Given problem
Retype the records below line for line, changing nothing.

Working data

* * * * *

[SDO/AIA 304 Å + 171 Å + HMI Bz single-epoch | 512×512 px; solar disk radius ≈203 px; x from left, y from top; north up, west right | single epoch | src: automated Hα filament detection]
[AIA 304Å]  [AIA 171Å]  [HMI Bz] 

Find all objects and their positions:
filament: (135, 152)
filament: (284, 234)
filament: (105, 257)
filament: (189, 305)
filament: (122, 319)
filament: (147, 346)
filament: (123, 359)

* * * * *

The solution
[SDO/AIA 304 Å + 171 Å + HMI Bz single-epoch | 512×512 px; solar disk radius ≈203 px; x from left, y from top; north up, west right | single epoch | src: automated Hα filament detection]
[AIA 304Å]  [AIA 171Å]  [HMI Bz] 

Find all objects and their positions:
filament: (135, 152)
filament: (284, 234)
filament: (105, 257)
filament: (189, 305)
filament: (122, 319)
filament: (147, 346)
filament: (123, 359)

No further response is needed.